# Johnathon Adams ????.....



## johnbaz (Jan 30, 2005)

hi

i acquired this watch a few weeks ago and forgot all about, i recall that when i got it, i thought it to be very nice and so, i bought it.

does anyone know who 'johnathon adams is??, i think that he designs clothes (sure i've heard my lads mention the name), i s'ppose it's just a 'fashion watch', but very much nicer in the steel so to speak.










any info would be appreciated









regards, john.

oooops, just looked at the pic, i've splelt the name wrong


----------



## makky (Jul 14, 2004)

You'll see Jonathan Adams clothes in....

Burtons.


----------



## johnbaz (Jan 30, 2005)

thanks makky, could have been worse, could have seen 'em in.....

OXFAM























regards, john


----------



## pauluspaolo (Feb 24, 2003)

johnbaz said:


> hi
> 
> i acquired this watch a few weeks ago and forgot all about, i recall that when i got it, i thought it to be very nice and so, i bought it.
> 
> ...


That looks ok to me John - does the bezel rotate?
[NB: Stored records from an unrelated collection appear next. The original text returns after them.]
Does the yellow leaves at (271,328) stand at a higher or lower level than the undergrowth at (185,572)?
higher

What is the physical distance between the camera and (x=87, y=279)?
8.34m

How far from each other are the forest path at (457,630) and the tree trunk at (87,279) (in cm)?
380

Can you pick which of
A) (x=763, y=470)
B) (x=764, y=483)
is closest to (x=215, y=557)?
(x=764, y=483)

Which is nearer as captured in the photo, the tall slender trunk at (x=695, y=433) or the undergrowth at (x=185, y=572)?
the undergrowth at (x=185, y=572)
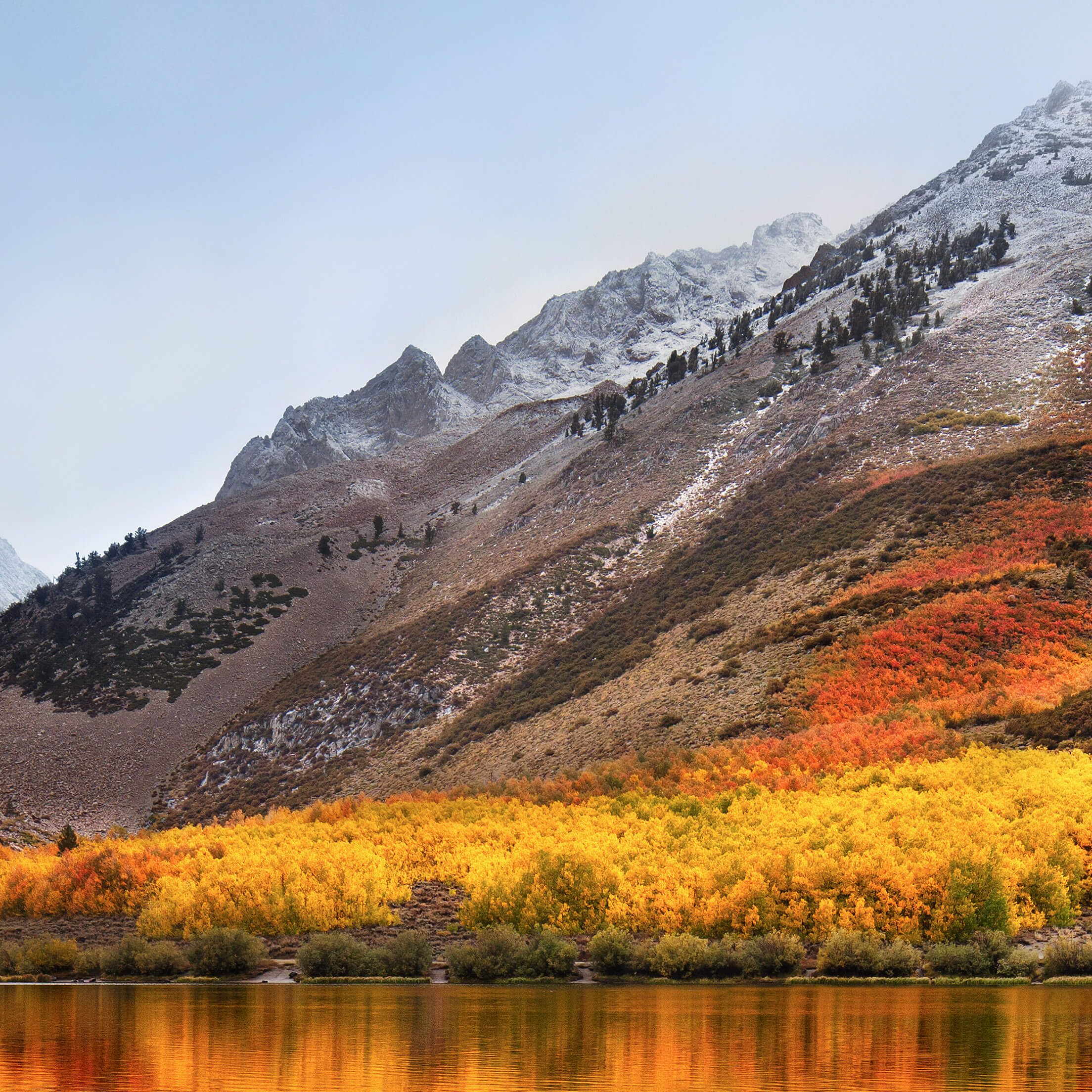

It looks like it should do but I can't see how it can unless it's an internal one & is rotated by the crown









I like the vertical day/date display







but I'm not sure about the bracelet


----------



## johnbaz (Jan 30, 2005)

hi paul

'fraid the inner bezel is static, you're right about the bracelet though- 'kin 'orrible, i'll have to get it on a strap 

john


----------